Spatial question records

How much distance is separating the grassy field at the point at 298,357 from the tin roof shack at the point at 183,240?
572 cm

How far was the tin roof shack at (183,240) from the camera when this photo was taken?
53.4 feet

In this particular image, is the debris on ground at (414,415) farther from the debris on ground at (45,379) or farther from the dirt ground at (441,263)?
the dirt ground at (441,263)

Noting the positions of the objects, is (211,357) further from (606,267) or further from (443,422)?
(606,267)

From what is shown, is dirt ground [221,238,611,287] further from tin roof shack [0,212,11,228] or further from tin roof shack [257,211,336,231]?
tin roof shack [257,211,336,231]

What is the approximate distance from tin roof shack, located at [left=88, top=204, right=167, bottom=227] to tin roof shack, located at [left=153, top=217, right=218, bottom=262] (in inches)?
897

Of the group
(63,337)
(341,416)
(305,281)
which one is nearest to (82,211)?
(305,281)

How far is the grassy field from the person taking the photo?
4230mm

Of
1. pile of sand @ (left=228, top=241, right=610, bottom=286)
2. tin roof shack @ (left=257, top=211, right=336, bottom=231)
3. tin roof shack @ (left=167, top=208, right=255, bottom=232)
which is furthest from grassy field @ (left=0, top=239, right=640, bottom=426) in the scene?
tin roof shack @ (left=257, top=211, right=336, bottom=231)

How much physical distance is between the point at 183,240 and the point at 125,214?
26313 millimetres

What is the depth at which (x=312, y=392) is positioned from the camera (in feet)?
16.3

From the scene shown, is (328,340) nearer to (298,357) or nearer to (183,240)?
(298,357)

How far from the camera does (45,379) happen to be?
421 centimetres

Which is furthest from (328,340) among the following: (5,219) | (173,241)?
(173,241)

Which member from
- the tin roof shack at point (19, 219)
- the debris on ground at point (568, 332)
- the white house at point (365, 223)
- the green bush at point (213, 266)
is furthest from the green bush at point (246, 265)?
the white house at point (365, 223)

### WHAT NEEDS TO BE DONE:
Copy the records word for word, starting at the line that contains "How far from" and continuing through the last line of the records.

### SOLUTION:
How far from the camera does (45,379) happen to be?
421 centimetres

Which is furthest from (328,340) among the following: (5,219) | (173,241)?
(173,241)

Which member from
- the tin roof shack at point (19, 219)
- the debris on ground at point (568, 332)
- the white house at point (365, 223)
- the green bush at point (213, 266)
is furthest from the green bush at point (246, 265)?
the white house at point (365, 223)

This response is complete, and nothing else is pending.